Both PRP and exosome therapy require a medical consultation, and any plan should be prescribed and supervised by a qualified clinician after assessing your individual case. If you are considering either, you can book a hair-loss consultation at Menscape in Bangkok to get a tailored recommendation in a men-focused, private setting.
Frequently Asked Questions
Which is better for men's hair loss, PRP or exosomes?
For most men starting out, PRP is the sensible default: it has the stronger evidence base (multiple randomised trials show density gains over placebo), uses your own blood so allergy risk is negligible, and costs less. Exosomes are newer and may help follicles that responded poorly to PRP, but the human evidence is still early and product quality varies a lot between clinics. The best answer for your scalp depends on your stage of loss and is something a consultation should decide.
How many sessions will I need?
PRP is usually a course of 3-4 sessions spaced a few weeks apart, followed by maintenance every 3-6 months. Exosome protocols vary more widely and may involve fewer sessions, sometimes 1-3, depending on the product and the clinic. Neither is a one-and-done treatment; results fade without upkeep.
How much do PRP and exosomes cost in Bangkok?

• • • • • • •

Problem 1
In the PRP and exosome text, how often is PRP maintenance given after the initial course of sessions?
Problem 2
Extend the PRP and exosome text, starting after its final line.

• • • • • • •

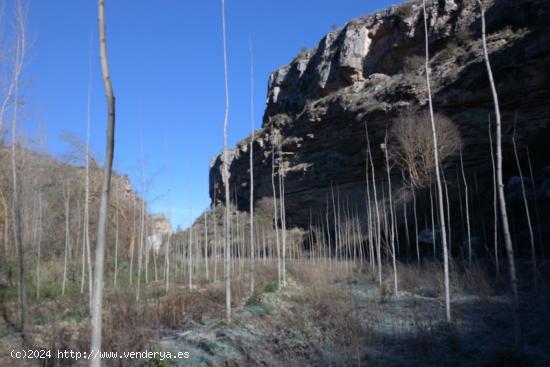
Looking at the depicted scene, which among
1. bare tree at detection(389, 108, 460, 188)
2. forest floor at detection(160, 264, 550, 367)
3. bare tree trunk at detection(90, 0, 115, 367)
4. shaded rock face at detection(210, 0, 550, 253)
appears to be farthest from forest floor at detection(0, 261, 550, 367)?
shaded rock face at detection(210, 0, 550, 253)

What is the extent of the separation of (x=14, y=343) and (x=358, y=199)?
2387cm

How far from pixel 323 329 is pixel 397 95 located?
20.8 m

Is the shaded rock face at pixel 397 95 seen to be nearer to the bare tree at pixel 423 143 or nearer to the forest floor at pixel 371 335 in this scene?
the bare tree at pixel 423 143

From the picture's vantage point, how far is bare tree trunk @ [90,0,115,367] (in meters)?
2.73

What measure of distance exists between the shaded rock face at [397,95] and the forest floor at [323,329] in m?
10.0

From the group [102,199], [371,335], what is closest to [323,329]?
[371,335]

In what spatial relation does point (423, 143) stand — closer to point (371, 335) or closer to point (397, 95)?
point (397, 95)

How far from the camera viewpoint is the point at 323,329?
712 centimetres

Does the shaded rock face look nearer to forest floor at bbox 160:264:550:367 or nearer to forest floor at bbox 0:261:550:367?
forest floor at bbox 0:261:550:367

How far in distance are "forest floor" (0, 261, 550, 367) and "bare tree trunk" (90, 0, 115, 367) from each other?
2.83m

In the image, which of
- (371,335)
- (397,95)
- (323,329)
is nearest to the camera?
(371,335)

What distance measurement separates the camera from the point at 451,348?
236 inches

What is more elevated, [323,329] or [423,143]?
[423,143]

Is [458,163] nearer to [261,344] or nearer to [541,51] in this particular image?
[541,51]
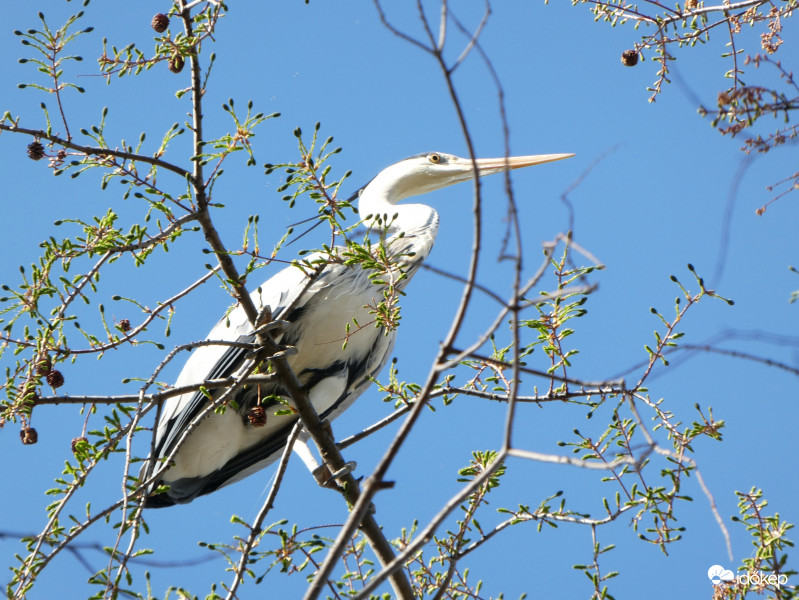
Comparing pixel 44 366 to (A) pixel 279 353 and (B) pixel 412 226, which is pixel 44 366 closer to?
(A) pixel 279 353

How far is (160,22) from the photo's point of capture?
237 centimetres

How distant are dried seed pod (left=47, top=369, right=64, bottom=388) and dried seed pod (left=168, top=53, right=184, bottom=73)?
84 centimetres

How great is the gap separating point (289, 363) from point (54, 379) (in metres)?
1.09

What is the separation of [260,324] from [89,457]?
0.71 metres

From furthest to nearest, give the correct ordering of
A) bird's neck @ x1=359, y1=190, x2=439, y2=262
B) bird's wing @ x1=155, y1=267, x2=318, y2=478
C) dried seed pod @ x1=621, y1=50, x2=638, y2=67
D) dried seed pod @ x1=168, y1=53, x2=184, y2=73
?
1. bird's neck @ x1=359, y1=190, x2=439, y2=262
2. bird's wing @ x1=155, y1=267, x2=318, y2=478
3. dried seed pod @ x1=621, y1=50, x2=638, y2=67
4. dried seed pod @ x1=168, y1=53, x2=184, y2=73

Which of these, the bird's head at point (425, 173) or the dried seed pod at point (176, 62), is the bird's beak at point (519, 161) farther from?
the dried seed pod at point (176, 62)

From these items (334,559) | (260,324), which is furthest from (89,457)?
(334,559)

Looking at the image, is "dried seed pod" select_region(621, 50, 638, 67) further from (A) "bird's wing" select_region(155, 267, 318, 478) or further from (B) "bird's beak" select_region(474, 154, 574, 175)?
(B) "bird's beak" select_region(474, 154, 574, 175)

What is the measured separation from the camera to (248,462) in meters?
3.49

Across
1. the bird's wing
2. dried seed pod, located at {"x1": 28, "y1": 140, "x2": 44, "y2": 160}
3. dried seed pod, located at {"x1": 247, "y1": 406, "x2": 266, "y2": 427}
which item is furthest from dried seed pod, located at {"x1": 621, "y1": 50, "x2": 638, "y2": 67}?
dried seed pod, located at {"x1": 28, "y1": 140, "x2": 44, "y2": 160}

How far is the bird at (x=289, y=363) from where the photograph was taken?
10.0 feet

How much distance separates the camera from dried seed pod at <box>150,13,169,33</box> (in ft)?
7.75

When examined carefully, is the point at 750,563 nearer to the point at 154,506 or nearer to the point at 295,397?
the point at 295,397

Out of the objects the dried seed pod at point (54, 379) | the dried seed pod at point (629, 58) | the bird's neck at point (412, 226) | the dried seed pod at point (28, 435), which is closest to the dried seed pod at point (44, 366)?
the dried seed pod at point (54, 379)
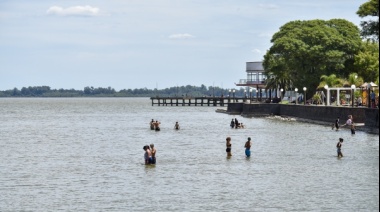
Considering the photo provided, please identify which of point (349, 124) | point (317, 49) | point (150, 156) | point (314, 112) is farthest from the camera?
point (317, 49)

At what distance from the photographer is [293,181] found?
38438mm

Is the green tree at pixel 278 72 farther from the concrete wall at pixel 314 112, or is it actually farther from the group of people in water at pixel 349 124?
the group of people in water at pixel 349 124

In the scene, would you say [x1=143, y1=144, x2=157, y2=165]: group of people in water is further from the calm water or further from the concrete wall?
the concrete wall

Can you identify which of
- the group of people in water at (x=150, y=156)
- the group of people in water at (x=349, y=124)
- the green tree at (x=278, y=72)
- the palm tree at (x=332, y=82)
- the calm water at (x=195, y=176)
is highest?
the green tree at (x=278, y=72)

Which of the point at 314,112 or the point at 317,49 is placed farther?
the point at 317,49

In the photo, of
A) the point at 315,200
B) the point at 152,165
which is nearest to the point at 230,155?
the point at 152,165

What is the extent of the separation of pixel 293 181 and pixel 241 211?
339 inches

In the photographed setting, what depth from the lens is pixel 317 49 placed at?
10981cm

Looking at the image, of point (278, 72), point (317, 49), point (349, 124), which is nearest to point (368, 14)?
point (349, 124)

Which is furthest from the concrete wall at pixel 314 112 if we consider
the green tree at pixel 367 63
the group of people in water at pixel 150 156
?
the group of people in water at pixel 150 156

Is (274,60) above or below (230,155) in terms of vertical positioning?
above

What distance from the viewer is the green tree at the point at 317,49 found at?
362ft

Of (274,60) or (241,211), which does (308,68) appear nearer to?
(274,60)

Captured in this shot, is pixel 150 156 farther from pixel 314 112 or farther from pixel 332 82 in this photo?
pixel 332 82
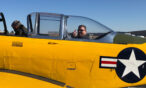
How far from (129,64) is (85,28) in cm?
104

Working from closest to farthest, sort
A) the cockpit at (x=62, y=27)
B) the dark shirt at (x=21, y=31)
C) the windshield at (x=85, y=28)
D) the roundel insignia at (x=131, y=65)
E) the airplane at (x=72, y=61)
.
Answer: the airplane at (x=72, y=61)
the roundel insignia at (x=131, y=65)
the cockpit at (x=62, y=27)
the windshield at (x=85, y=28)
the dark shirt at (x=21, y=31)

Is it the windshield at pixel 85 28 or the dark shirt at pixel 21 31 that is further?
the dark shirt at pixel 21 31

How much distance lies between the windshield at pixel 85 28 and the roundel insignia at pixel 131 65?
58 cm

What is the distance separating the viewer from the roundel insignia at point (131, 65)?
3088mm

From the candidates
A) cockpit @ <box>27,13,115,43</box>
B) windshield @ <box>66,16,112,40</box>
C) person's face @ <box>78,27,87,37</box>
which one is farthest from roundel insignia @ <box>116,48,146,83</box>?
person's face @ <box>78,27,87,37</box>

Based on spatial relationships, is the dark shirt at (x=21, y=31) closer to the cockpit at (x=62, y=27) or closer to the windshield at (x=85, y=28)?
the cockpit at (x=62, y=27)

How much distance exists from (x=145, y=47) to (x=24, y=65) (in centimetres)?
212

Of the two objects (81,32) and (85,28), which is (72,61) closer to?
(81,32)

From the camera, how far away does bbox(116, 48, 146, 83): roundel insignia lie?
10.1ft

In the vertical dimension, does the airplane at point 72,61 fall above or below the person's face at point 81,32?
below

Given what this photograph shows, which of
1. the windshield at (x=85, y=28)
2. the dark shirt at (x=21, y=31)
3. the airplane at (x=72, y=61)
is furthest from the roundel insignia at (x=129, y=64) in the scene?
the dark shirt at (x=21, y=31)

• • • • • • •

Exercise result 1
Every 3-6 months.

Exercise result 2
As an indicative guide for 2026, PRP runs roughly THB 6,500-15,000 per session (around USD 180-420), with a 3-4 session course often THB 22,000-45,000. Exosome therapy runs roughly THB 18,000-60,000 per session (around USD 500-1,700), depending on dose and product. Both are typically 40-70% cheaper than equivalent treatment in the US or UK. Confirm exact pricing at your consultation, since dose, vials, and combination protocols change the figure.
Are exosomes safe and approved?
Exosome therapy is generally well tolerated in the small published studies, but no exosome product is approved by the US FDA for hair loss, and the FDA has issued a public safety notification after serious adverse events from unapproved products. The risk is driven largely by product quality and clinic standards, so it is essential to ask which product is used, whether it is made to GMP standards, and to choose a doctor-led clinic. PRP avoids this concern because it is made from your own blood on site.
Can I combine PRP and exosomes?
Yes, and it is a popular approach in Bangkok, with exosomes sometimes layered onto PRP in the same visit. The theory is complementary signalling, but the added benefit of the combination over PRP alone has not been well quantified in trials, so weigh the extra cost against uncertain incremental gain and discuss it with your clinician.
Do PRP or exosomes hurt?
Both involve a series of small scalp injections, but numbing cream (and sometimes a nerve block) makes them tolerable for most men. Expect mild tenderness, tightness, or pinkness for a day or two afterward. There is no real downtime, and most people return to work the same day.
When will I see results?
With PRP, visible changes in density and thickness usually appear around 3-6 months. Exosome studies have shown movement somewhat earlier, sometimes by 8-12 weeks. Progress is gradual rather than dramatic, and a brief increase in shedding in the first few weeks can be a normal part of the hair cycle resetting.
Will PRP or exosomes regrow hair on a bald scalp?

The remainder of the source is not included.